/dm:simulate
Purpose
Run Monte Carlo simulation of marketing scenarios to predict revenue outcomes with probability distributions. Test channel mix changes, budget reallocations, new channel launches, and spending adjustments before committing real budget. This command models uncertainty explicitly — instead of single-point forecasts that hide risk, it generates thousands of simulated outcomes per scenario to show the full range of what could happen, with calibrated confidence intervals. Use it when the stakes are high enough that "expected ROI" alone isn't sufficient and you need to understand downside risk, upside potential, and the probability of hitting specific revenue targets.
Input Required
The user must provide (or will be prompted for):
- Scenarios to simulate: One or more marketing scenarios to model — each defined by a set of channel budgets and assumptions. A scenario might be "shift 30% of paid search budget to TikTok" or "launch YouTube Ads at $15K/month while maintaining current spend" or "cut display by 50% and redistribute to email and SEO." Each scenario must include channel-level budget allocations and can optionally include custom ROI assumptions per channel
- Channel parameters per scenario: For each channel in each scenario: monthly budget allocation, expected ROI with mean and standard deviation (e.g., "3.2x +/- 0.8x" for a channel with historical variance), and saturation point if known (the spend level beyond which returns diminish sharply). If the user doesn't provide standard deviations, estimate from historical brand data or industry benchmarks
- Projection period: Number of months to simulate forward — typically 3, 6, or 12 months. Longer projections carry wider confidence intervals due to compounding uncertainty
- Revenue target (optional): A specific revenue figure the user wants to evaluate probability of achieving — e.g., "What's the probability we hit $2M in Q3?" The simulation will calculate the exact probability of reaching this target per scenario
- Number of simulations (optional): How many Monte Carlo iterations to run per scenario — defaults to 10,000 which balances statistical precision with speed. Can increase to 50,000+ for high-stakes decisions where tighter confidence intervals matter
- Constraints (optional): Minimum or maximum spend per channel, total budget cap, or required channel presence — the simulation respects these constraints when modeling outcomes
Process
- Load brand context: Read
~/.claude-marketing/brands/_active-brand.jsonfor the active slug, then load~/.claude-marketing/brands/{slug}/profile.json. Apply historical performance data, channel benchmarks, known saturation curves, and seasonality patterns from past campaigns. Also check for guidelines at~/.claude-marketing/brands/{slug}/guidelines/_manifest.json— if present, load any budget or channel constraints. Check for agency SOPs at~/.claude-marketing/sops/. If no brand exists, ask: "Set up a brand first (/dm:brand-setup)?" — or proceed with industry defaults. - Define scenario parameters: For each scenario, structure the channel-level inputs — budget, ROI mean, ROI standard deviation, saturation point, and any interaction effects between channels (e.g., paid search lifts organic CTR, email amplifies content performance).
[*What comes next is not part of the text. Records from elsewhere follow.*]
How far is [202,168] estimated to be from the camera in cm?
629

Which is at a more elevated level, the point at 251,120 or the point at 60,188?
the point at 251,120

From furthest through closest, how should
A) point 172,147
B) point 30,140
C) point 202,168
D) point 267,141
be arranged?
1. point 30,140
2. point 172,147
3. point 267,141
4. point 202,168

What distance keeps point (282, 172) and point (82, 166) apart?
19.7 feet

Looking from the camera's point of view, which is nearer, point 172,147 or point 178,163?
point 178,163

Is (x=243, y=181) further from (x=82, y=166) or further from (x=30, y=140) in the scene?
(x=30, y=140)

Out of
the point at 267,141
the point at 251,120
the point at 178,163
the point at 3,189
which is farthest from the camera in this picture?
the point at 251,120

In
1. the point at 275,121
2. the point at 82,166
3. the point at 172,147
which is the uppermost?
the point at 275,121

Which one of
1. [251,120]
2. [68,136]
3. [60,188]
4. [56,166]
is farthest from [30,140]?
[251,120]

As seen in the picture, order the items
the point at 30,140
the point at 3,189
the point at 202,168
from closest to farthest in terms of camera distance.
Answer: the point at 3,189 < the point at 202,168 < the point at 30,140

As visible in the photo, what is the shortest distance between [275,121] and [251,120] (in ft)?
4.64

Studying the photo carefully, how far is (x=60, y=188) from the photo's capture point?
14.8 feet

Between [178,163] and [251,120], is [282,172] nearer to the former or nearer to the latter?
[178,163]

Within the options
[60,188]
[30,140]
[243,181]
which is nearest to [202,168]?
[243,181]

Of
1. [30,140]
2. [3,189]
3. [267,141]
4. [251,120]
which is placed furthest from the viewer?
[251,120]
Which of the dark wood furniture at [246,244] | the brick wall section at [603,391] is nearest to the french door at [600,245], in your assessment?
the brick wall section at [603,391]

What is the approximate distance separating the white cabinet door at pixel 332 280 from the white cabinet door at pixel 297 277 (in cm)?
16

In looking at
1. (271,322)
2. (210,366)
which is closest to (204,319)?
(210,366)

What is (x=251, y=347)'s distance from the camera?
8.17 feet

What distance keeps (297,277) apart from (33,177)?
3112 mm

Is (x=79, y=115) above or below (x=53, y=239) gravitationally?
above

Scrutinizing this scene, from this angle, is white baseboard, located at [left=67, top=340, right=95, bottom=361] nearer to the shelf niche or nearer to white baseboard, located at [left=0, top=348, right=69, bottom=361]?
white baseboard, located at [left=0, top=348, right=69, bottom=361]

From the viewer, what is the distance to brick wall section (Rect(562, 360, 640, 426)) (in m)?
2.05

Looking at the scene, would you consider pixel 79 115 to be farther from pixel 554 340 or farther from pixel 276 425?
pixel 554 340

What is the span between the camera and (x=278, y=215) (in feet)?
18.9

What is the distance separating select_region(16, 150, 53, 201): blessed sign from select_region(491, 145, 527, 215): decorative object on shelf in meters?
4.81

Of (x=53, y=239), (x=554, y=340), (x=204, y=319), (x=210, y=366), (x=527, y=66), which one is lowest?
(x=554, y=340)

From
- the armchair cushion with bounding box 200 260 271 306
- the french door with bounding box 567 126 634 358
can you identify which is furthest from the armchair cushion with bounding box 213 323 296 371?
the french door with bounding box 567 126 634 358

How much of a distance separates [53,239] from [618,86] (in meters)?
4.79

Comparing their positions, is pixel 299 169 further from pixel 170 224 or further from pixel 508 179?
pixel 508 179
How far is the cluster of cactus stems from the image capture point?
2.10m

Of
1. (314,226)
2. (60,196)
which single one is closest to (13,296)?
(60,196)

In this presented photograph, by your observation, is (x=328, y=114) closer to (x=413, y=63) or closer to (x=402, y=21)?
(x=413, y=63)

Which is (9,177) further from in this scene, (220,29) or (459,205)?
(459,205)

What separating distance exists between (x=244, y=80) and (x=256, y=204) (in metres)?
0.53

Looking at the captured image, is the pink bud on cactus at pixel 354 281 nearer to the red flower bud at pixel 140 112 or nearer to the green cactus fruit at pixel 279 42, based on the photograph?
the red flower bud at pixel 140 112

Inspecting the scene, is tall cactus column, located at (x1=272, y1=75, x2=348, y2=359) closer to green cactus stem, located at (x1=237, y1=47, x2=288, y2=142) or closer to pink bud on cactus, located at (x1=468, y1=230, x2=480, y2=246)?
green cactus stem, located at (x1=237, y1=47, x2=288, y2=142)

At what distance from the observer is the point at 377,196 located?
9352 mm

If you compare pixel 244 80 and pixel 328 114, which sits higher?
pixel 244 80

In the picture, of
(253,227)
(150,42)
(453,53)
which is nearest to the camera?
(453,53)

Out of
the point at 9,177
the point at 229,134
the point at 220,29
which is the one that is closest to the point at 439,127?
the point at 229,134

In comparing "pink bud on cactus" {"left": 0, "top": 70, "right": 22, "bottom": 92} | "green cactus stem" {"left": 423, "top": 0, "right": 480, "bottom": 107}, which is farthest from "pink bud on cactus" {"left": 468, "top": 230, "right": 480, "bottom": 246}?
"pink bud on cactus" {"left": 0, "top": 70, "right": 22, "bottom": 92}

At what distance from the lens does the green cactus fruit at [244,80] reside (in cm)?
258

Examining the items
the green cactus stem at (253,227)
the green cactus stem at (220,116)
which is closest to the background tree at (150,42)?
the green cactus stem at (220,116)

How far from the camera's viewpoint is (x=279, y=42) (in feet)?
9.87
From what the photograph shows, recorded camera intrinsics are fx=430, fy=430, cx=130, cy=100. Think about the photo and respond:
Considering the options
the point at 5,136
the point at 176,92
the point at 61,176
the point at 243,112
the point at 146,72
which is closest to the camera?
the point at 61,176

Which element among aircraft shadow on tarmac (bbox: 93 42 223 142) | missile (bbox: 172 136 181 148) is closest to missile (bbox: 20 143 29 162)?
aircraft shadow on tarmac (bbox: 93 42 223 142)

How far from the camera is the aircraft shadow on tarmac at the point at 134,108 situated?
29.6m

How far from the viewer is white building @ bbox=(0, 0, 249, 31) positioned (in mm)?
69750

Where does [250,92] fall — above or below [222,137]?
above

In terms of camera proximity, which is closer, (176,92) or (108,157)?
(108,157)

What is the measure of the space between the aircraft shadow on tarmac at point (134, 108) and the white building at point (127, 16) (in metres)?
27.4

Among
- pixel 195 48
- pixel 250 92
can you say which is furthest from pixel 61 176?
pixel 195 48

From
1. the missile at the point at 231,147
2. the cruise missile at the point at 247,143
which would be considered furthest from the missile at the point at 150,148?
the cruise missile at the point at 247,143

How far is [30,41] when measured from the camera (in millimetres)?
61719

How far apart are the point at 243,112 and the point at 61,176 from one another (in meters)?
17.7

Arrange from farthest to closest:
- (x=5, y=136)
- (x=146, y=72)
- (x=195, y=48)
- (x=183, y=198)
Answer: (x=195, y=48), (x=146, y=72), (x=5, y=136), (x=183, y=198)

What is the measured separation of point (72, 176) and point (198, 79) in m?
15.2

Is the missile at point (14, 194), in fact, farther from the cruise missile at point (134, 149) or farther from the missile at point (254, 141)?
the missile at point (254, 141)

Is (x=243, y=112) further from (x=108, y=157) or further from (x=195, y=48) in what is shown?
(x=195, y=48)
Where the user hasn't provided standard deviations, calibrate from the brand's historical campaign data or fall back to industry benchmarks from
skills/context-engine/industry-benchmarks.md. Validate that all scenarios are internally consistent — budgets sum correctly, no negative allocations, saturation points are above current spend. - Run Monte Carlo simulation: Execute
revenue-simulator.pywith the structured scenario parameters. For each scenario, run N simulations (default 10,000) where each iteration samples channel ROIs from their probability distributions, applies diminishing returns near saturation points, models channel interaction effects, accounts for time-lag effects (SEO and content ramp over months, paid delivers immediately), and applies seasonal adjustment factors. Aggregate results into probability distributions per scenario. - Calculate probability-weighted outcomes: For each scenario, compute expected revenue (mean of all simulations), median revenue (P50), pessimistic case (P10 — 90% chance of exceeding this), optimistic case (P90 — only 10% chance of exceeding this), and probability of hitting the user's revenue target if one was specified. Calculate risk-adjusted return using the Sharpe-like ratio of expected return divided by outcome variance.
- Compare scenarios side-by-side: Build a comparison matrix showing all scenarios against the current baseline. Rank by expected revenue, by risk-adjusted return, and by probability of hitting the revenue target. Identify the dominant scenario (best on most metrics) and flag any scenarios that are strictly dominated (worse on every metric than another option).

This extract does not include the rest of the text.